Amerikan seçimlerine baktım biraz gergin geçti. Bu zaten bekleniyordu karşılıklı suçlamalardan sonra… Amerikan halkı televizyondaki bu tartışmalara önem veriyor. Hangi aday iş başına gelirse gelsin, ilişkilerimizi geliştirmek isteriz ama onlarında bunu yapması gerekiyor. Başka ülkelerin, adayların da Türkiye’yi seçim malzemesi yapmasına karşıyız. Demokratların Türkiye’yi hedef aldığını gördük. Biden Ocak ayında Türkiye ile ilgili açıklama yaptı, Pelosi de Türkiye ile ilgili konuştu, tepkilerimizi gösterdik. Daha Türkiye’nin nerede olduğunu bilmeyenlerin Türkiye hakkında ahkam kesmesi cehalettir. Türk halkının iradesine saygı duyacaksınız. Milletimiz 15 Temmuz’da neden sokağa çıktı? Dikta yönetimlere karşıdır, kendine hizmet edenleri sever.

Biden’ın son çağrısını da doğru bulmuyorum. ‘Türkiye gibi ülkeler Azerbaycan’dan uzak dursun’ çağrısını anlamayız. Azerbaycan’ın meselesi bizim meselemiz ve sorunumuz. Türkiye ile Azerbaycan’ı ayrı düşünemezler.

Macron da bizimle ilgili açıklama yapmış. Bugüne kadar Ermenistan’ı desteklemek dışında ne yaptınız? Macron’un “Azerbaycan’ın topraklarını yeniden fethetmesi” ifadesi, topraklarının işgal edildiğini kabul etmiş demek.

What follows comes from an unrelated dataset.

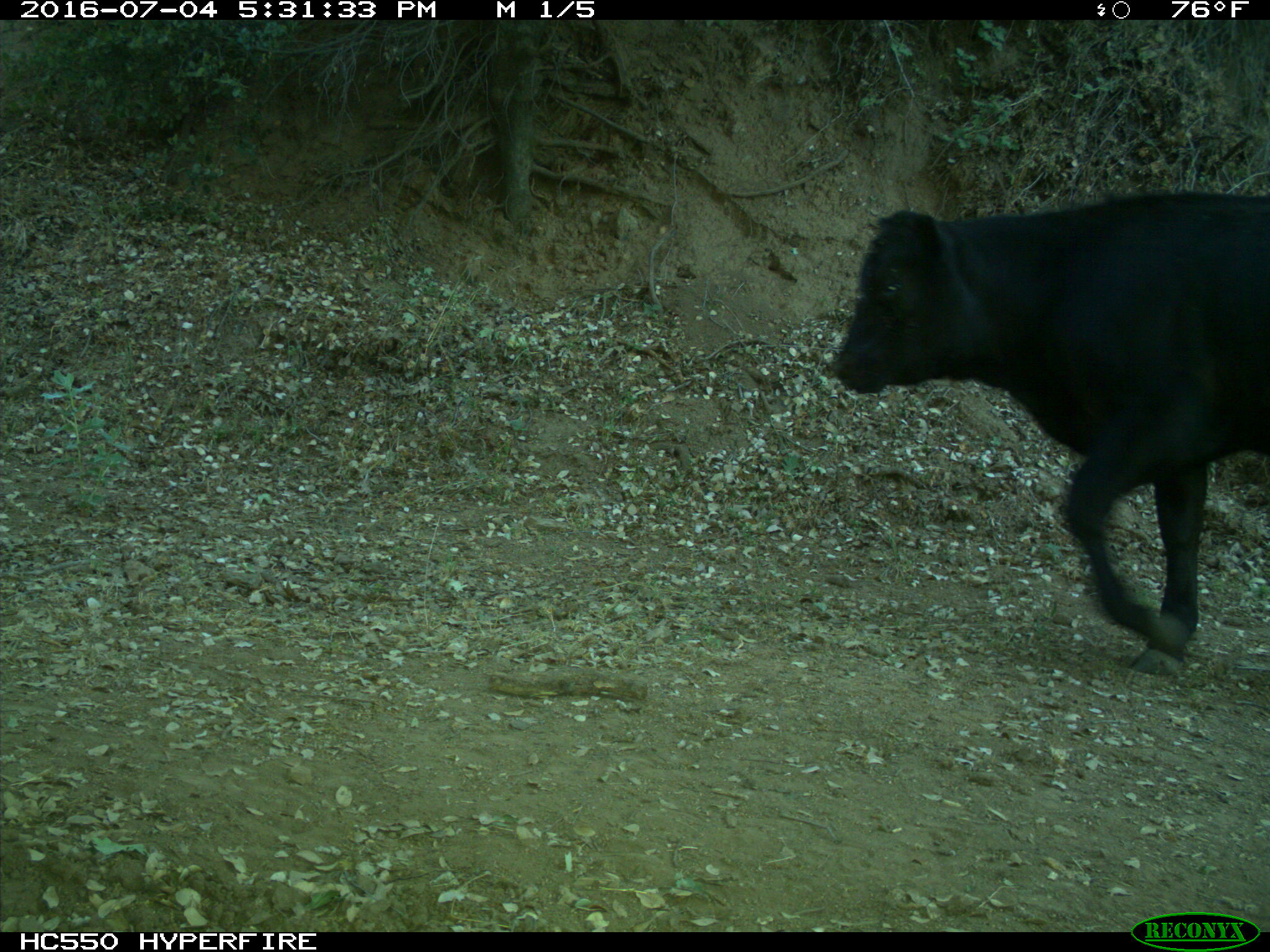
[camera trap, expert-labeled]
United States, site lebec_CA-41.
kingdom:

Sayın Aliyev ilk seçildiğinde yemin törenine gitmiştim, “Elbette bizim de sabrımız sınırsız değildir” demişti 17 yıl önce, hiç unutmuyorum bunu.

Hafter kısa süre içinde Libya’yı ele geçirecekti, Fransa da bunu destekliyordu, yine olmadı canları sıkıldı. Gereksiz agresifleştiler.